“Green-eyed monster” grabbed his partner around the throat

Chesterfield magistrates' court.

Chesterfield magistrates' court.

A “green-eyed monster” who grabbed his partner around the neck after a row over a mobile phone contact has narrowly been spared from jail.

Chesterfield magistrates’ court heard on Wednesday, July 13, how Nathan Roy Smith, 33, of Brookfield Crescent, Shirebrook, also carried out the attack on his partner while there were family members in her home.

Prosecuting solicitor Sarah Haslam said Smith had checked the victim’s phone and seen a contact which upset him and he slammed her against a wall and grabbed her by the throat twice.

Smith also went upstairs in his partner’s home, according to Ms Haslam, and found and smashed her mobile phone.

The defendant pleaded guilty to assaulting his partner and damaging her Sony mobile phone during the incident on June 1 at Langwith Junction.

Defence solicitor Steve Brint said Smith had been in a relationship for three years and there had been other incidents during this time but he claimed it had not been totally one way.

He added that the couple had difficulties after a child was born with brittle bone disease and social services became involved which put pressure upon them until it was established the child was not being abused but was suffering from a medical condition.

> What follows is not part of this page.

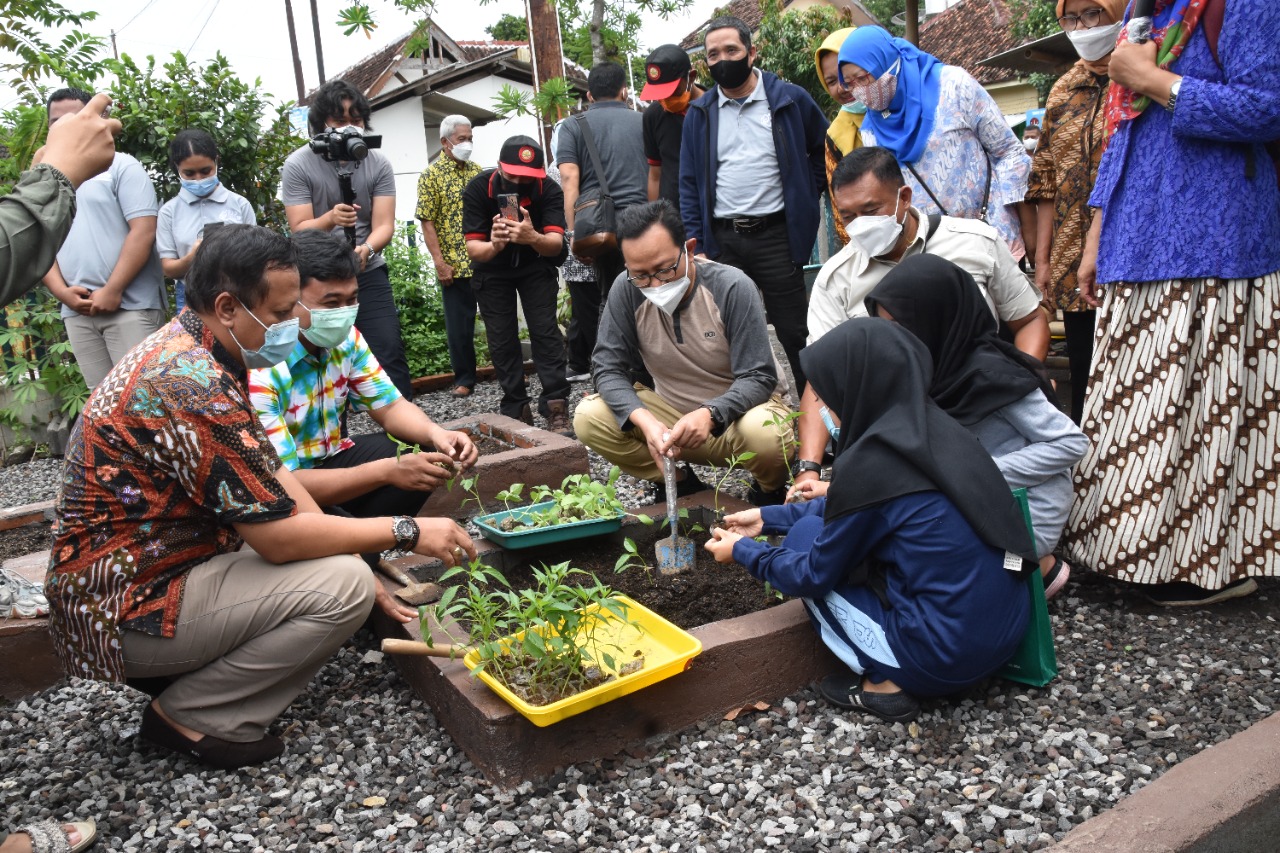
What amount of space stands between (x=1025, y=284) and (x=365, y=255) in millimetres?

Mr Brint said: “The defendant has an issue with anger and with drink but he accepts there was no excuse for what he did.

“There had been previous incidents where other males had been involved and this was a combination of green-eyed monster, alcohol and anger management culminating because he thought he was still in a one-on-one relationship.”

District Judge Andrew Davison told Smith: “There are aggravating factors because of the nature of the assault with the use of hands around the throat on two occasions and for terrifying the victim with two others present.”

He added: “This offence has had a significant impact on the complainant and although there were no definable injuries the psychological harm can be worse than cuts or bruises.

“I’m satisfied your remorse is genuine but you need to control your temper.”

District Judge Davison sentenced Smith to 16 weeks of custody suspended for 18 months with a Building Better Relationships programme and a Rehabilitation Activity Requirement programme with 60 hours of unpaid work.

He was also given a five-year restraining order not to contact the complainant.